Comme presque toutes les places assises offrent une vue sur le paysage du centre-ville, le romantisme est facilement au rendez-vous. Quel endroit offre la plus belle vue de l’établissement ? Les tabourets du bar à cocktails Le French Line. Depuis leur emplacement idéal dans le coin du bar, on peut apercevoir le Square Phillips. Les toilettes des femmes offrent une vue comparable. Le sol en terrazzo rose et les stations de maquillage confèrent au lieu un certain charme, propice au partage de secrets entre amies.
Les sièges de la salle à manger eux-mêmes, fabriqués par le fabricant de meubles de Saint-Laurent, Pavar, sont impressionnants. Comme les seules références étaient des photos en noir et blanc granuleuses, il a fallu quatre à cinq prototypes et de nombreuses retouches pour reproduire les chaises de salle à manger d’origine blanches et ivoire, à la fois modernes et épurées, dont la lourdeur et le style rappellent les fauteuils crapauds, qui sont conçus de manière à ce qu’on ait l’impression de s’allonger dans une baignoire à dossier surélevé. « On peut facilement s’imaginer quelqu’un qui y fume un cigare confortablement », raconte Michael Di Paolo, président de Pavar.

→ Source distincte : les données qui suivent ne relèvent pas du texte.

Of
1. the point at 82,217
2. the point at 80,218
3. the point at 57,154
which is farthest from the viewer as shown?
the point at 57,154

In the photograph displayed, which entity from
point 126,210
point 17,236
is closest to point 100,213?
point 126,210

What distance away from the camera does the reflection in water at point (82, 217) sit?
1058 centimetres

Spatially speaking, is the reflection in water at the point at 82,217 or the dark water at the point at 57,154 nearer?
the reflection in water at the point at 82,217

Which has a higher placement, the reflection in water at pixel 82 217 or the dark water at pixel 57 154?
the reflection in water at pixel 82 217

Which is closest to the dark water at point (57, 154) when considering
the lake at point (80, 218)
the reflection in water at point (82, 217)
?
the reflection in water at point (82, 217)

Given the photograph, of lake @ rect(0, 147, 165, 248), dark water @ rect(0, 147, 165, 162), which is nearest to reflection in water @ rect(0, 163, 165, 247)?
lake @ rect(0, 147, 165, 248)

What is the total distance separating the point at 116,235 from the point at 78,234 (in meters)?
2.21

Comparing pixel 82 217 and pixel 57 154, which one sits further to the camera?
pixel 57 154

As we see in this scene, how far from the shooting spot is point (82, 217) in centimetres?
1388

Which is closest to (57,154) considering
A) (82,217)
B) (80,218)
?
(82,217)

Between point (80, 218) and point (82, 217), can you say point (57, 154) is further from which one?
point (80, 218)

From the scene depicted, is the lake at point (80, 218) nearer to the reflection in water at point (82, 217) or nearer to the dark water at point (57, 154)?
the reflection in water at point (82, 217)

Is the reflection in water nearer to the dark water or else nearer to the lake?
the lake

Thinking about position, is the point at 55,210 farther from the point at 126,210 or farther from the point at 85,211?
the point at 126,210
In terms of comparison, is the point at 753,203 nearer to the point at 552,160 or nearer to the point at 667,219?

Les salles d’événement privées Gold et Silver ont retrouvé leur gloire d’antan grâce à DL Heritage, des spécialistes en matière de conservation, de réparation et d’entretien de patrimoines architecturaux. Les plafonds de chaque salle sont ornés de 1 800 feuilles d’aluminium individuelles ; le résultat d’environ 10 heures de travail continu de quelques artisans qualifiés. « C’est un processus délicat qui demande une grande expertise », confie la présidente de DL Heritage, Laurence Gagné. « Le simple fait de respirer à proximité des feuilles peut les faire s’envoler. »

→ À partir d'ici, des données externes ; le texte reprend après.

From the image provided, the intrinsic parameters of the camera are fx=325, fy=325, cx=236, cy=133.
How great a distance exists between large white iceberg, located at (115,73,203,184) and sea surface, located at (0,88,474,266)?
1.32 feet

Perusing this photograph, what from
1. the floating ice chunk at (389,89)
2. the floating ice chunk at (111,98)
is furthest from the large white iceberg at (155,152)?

La restauration de la Grande Salle, qui servira bientôt à des concerts Candlelight et d’autres événements organisés par le confondateur de Juste pour rire, Andy Nulman (avec Madeleine Kojakian et le collectif créatif Les 7 Doigts), a posé un niveau de difficulté semblable. Situées à chaque extrémité de la salle de 10 000 pieds carrés, les murales hautes de 19 pieds réalisées par la peintre Natacha Carlu, la femme de l’architecte, ont dû être entièrement nettoyées après avoir accumulé près d’un siècle de graisse et de suie de cigarettes. Intitulées Dans un parc et Amazones, les murales qui portent toujours la signature de l’artiste représentent des femmes élégantes dans un paysage naturel idyllique et une scène de chasse. Voyez si vous pouvez trouver la gazelle qui a un clou caché à la place de l’œil.
C’est ce genre de détail qui donne envie de visiter Le 9e plusieurs fois. Voici d’autres éléments à trouver pour votre bingo : quatre urnes en albâtre blanches, 14 bas-reliefs de style moulage en stuc sculptés par Denis Gélin et un écureuil en céramique signé Charles Lemanceau, obtenu par Baikowitz pour remplacer la sculpture de paon autrefois photographiée, puis jamais revue de l’artiste. C’est l’une des rares choses qui diffèrent du précédent aspect de ce monument légendaire. On l’approuve volontiers : l’écureuil représente mieux Montréal, de toute façon.